Archives, Evidence and Human Rights

Academic Year: 
Course Description: 

The Vera and Donald Blinken Open Society Archives (, a popular research center of CEU, and one of the most significant Cold War and human rights archives in the world, offers a three-credit interdisciplinary course to the students of the Human Rights Program of the Department of Legal Studies, and to students of the Department of History.
The course includes an introduction to the history and philosophy of preserving recorded memory and gives an overview of the basic functions and types of modern human rights archives. It further aims at analyzing the legal and ethical problems of using human rights documents containing personal data, as well as basic provisions of archival and information law. Case studies illustrate the problems of critically reading, authenticating and evaluating (forensic) archival evidence on mass atrocities, and, specifically, of possibilities and limitations of using them in court environment, the historical, ethical, and legal aspects of making justice for past abuses and the difficulties of making state leaders liable for human rights violations. New methods of creating alternative human rights and historical narratives from diverse archival sources are introduced, along with innovative digital systems of managing and analyzing human rights information. The course also explores practices of memorializing human rights violations and mass atrocities in the archival space.
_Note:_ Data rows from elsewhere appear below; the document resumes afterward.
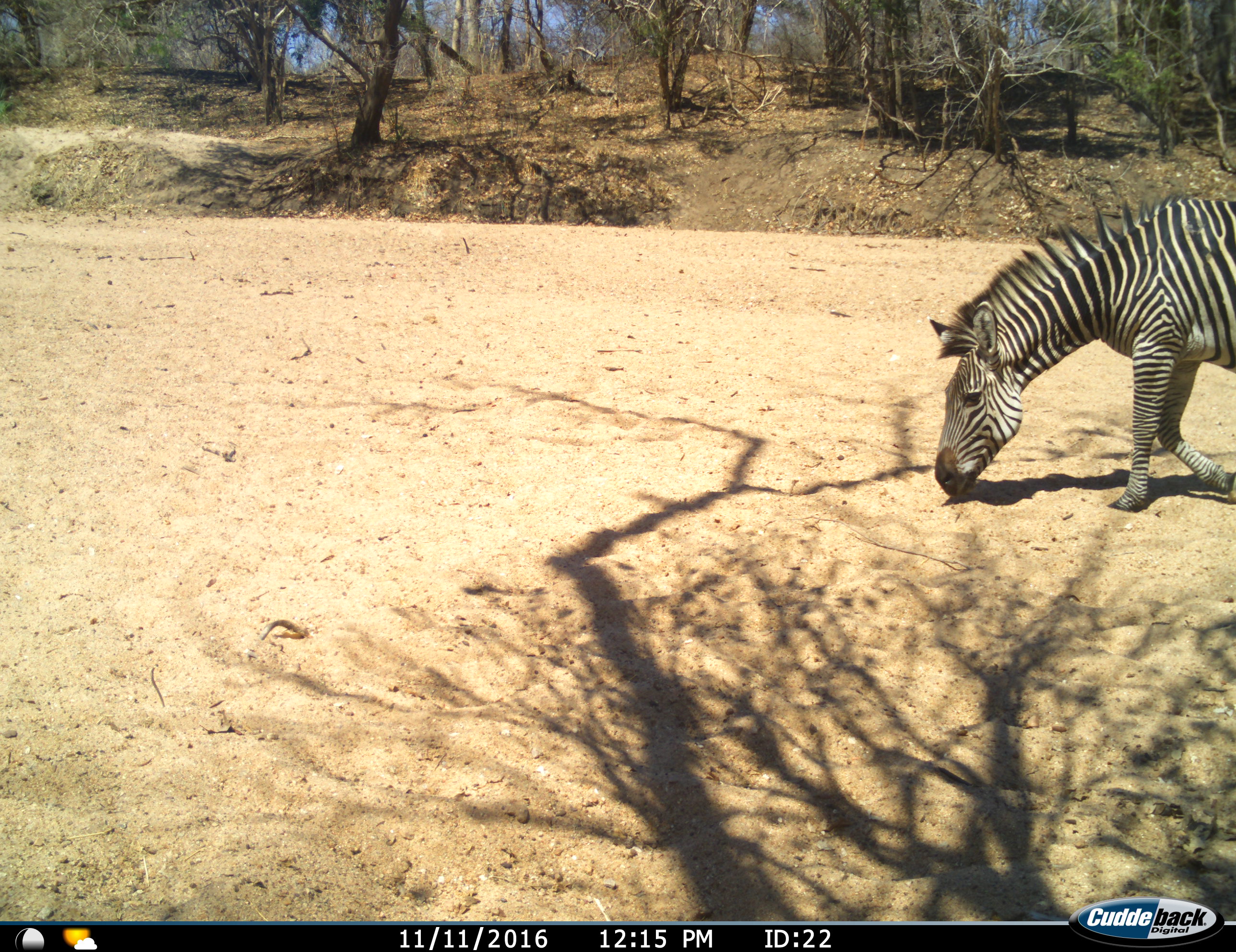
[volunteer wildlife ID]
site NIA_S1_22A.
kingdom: Animalia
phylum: Chordata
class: Mammalia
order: Perissodactyla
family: Equidae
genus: Equus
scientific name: Equus quagga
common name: plains zebra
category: zebraplains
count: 1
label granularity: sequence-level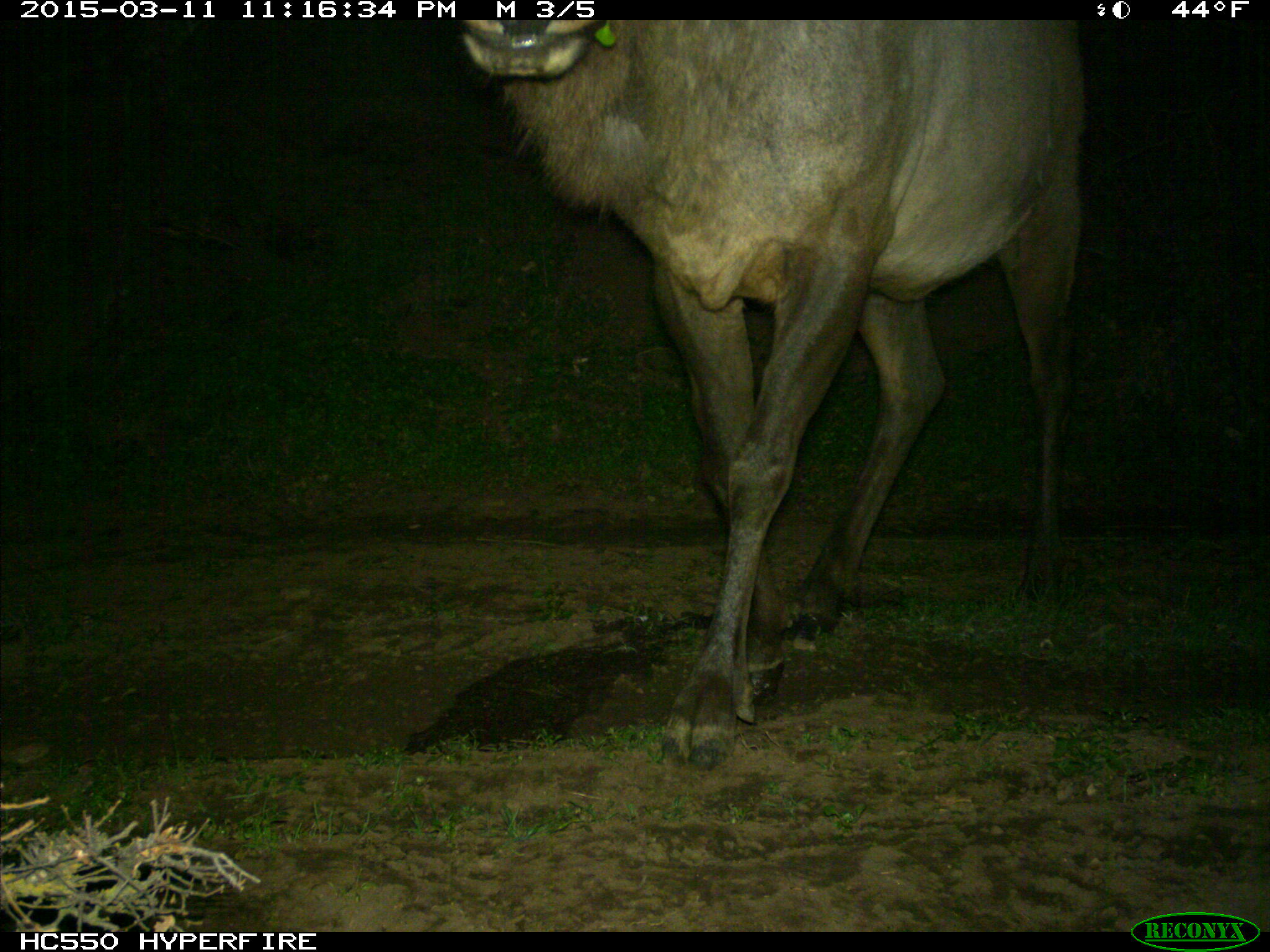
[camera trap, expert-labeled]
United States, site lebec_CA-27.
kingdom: Animalia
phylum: Chordata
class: Mammalia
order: Artiodactyla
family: Cervidae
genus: Cervus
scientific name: Cervus canadensis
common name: elk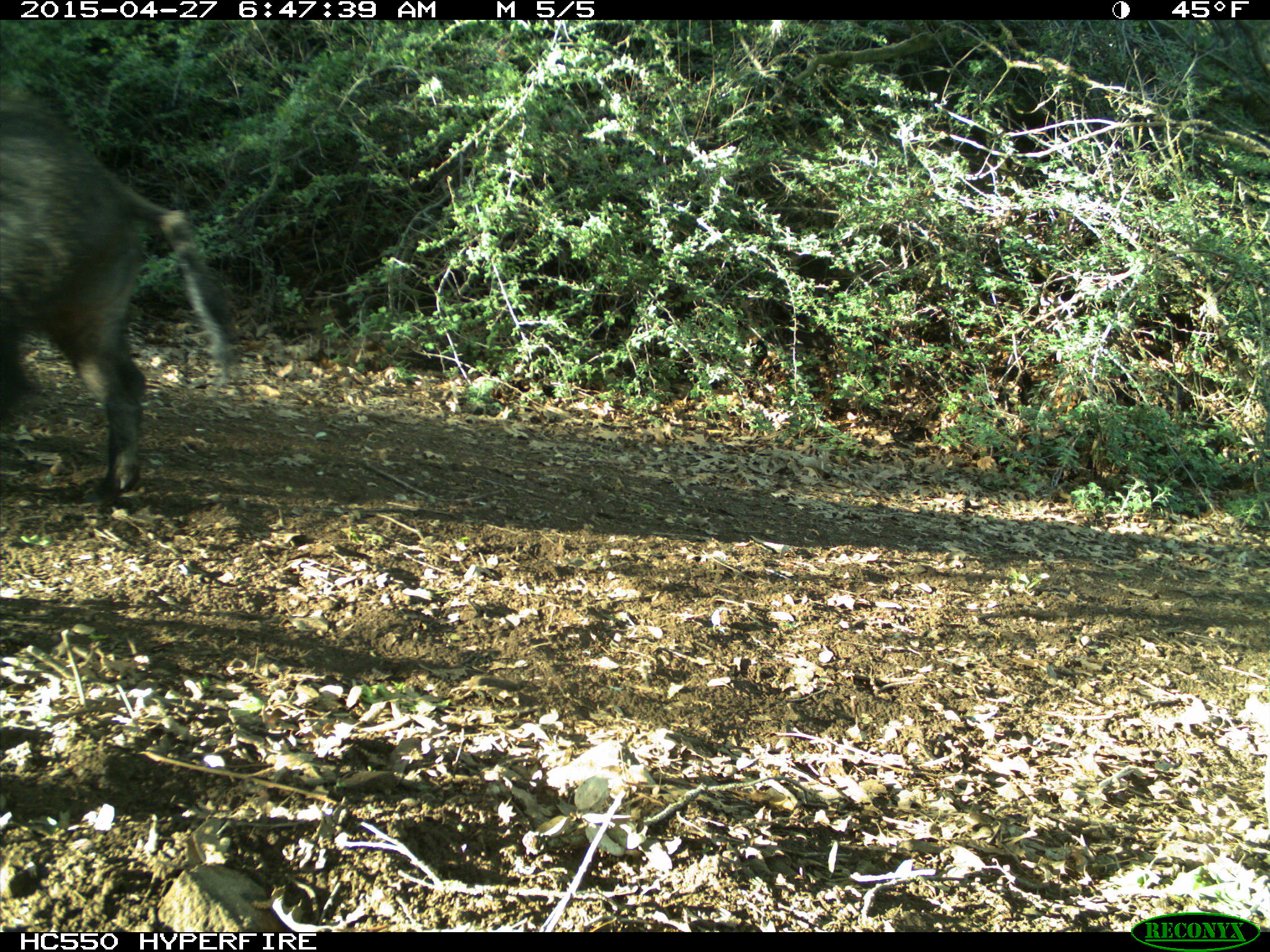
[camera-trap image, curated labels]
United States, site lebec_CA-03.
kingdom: Animalia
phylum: Chordata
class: Mammalia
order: Artiodactyla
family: Suidae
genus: Sus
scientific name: Sus scrofa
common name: wild boar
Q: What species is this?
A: Sus scrofa (wild boar).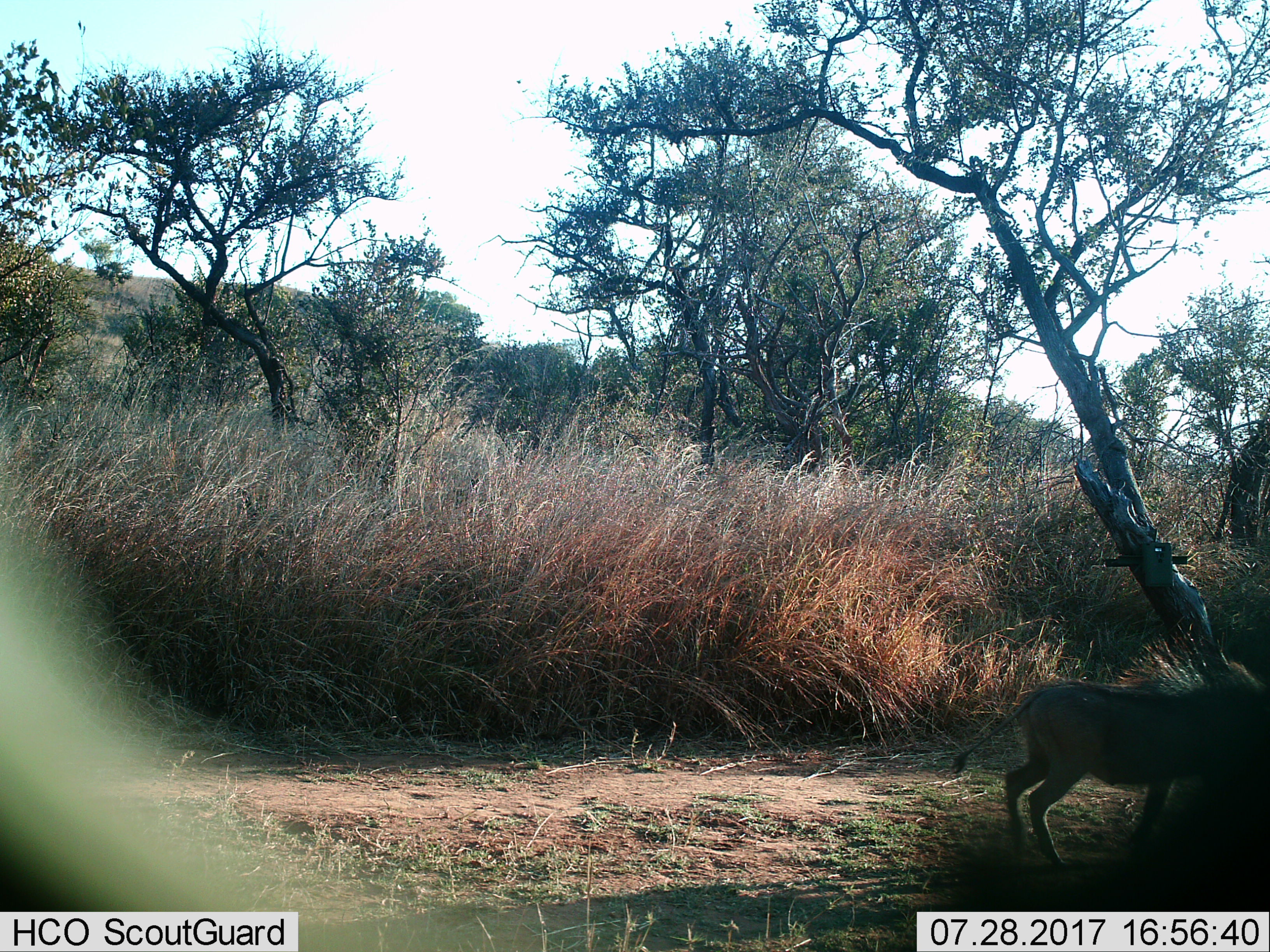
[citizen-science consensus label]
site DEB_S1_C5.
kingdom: Animalia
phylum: Chordata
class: Mammalia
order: Artiodactyla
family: Suidae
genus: Phacochoerus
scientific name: Phacochoerus africanus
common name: warthog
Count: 1.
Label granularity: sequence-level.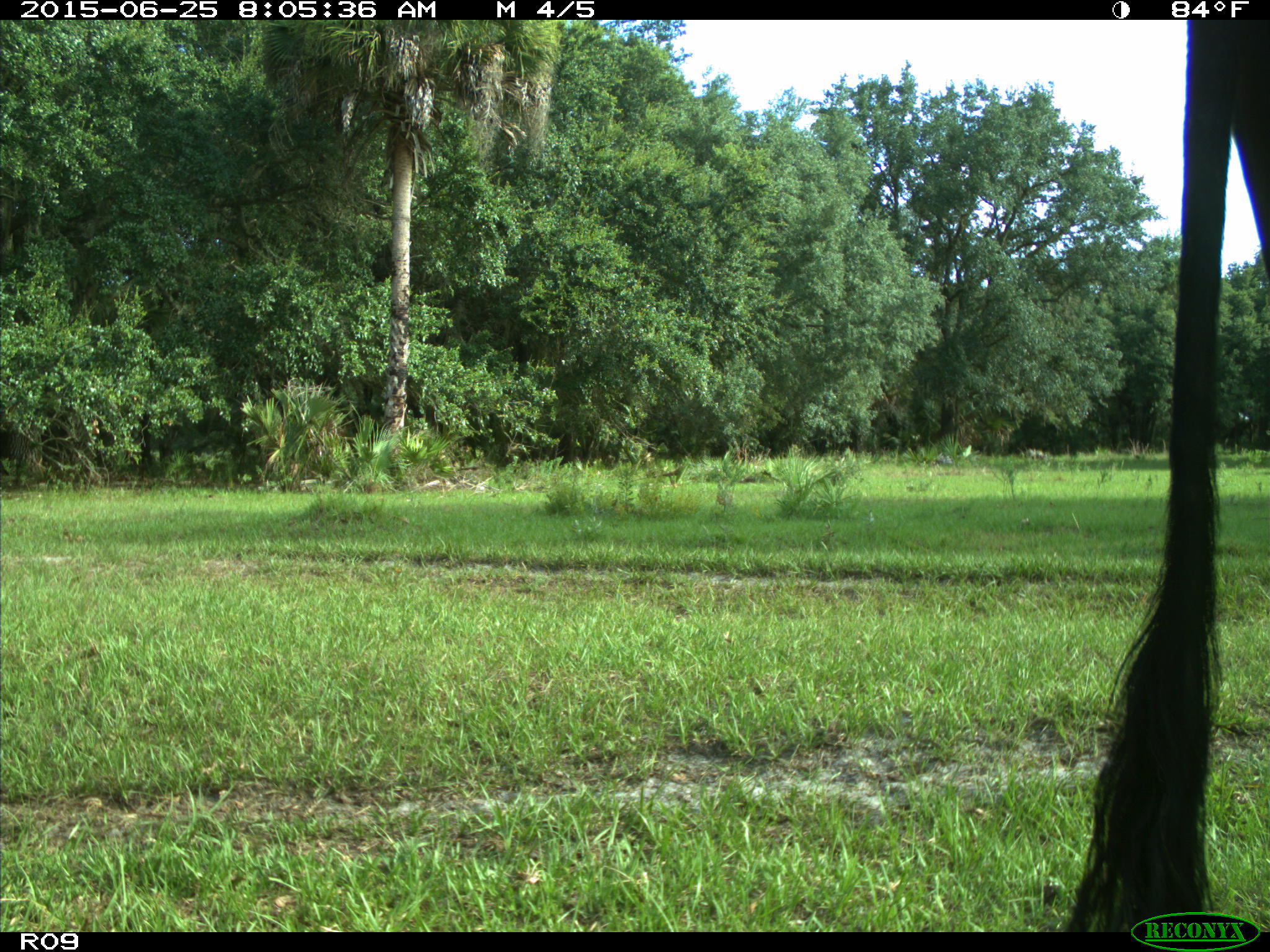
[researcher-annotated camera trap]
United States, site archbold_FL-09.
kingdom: Animalia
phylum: Chordata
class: Mammalia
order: Artiodactyla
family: Bovidae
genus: Bos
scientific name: Bos taurus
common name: domestic cow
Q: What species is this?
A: Bos taurus (domestic cow).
Besides classes and individual consultations, the course includes workshops during which students have the opportunity to work with original historical documents. All classes and workshops are held in the building of Blinken OSA, located just a few blocks away from CEU’s main campus. The course is cross-listed with other CEU departments to attract students with different backgrounds working on topics related to recorded memory, history of human rights movements and violations, historical analysis and representations of oppressive regimes or retroactive justice.

Learning Outcomes: 

- Guide students in understanding common archival goals and processes, and different approaches to gathering and organizing information

- Develop students’ ability to find and use primary sources in their research and thesis writing

- Orientate students in the area of online search possibilities, especially in finding and using trusted search engines, databases and online repositories

- Urge students to reconsider the use of recorded memory in evaluating the moral and legal aspects of justice-making

- Challenge students to evaluate, critically approach and innovatively use different kinds of archival documents relating to violations of human rights

- Strengthen students' ability to demonstrate an awareness and understanding of documentary evidence in the context of human rights


Grading is based on a take-home essay prepared on the students’ individual research topic, research in Blinken OSA’s archival holdings, consultations with the supervisors, as well as a mid-term presentation and other written and oral contributions to classes. Completing the course is a prerequisite of taking the Archives and Evidentiary Practices Specialization.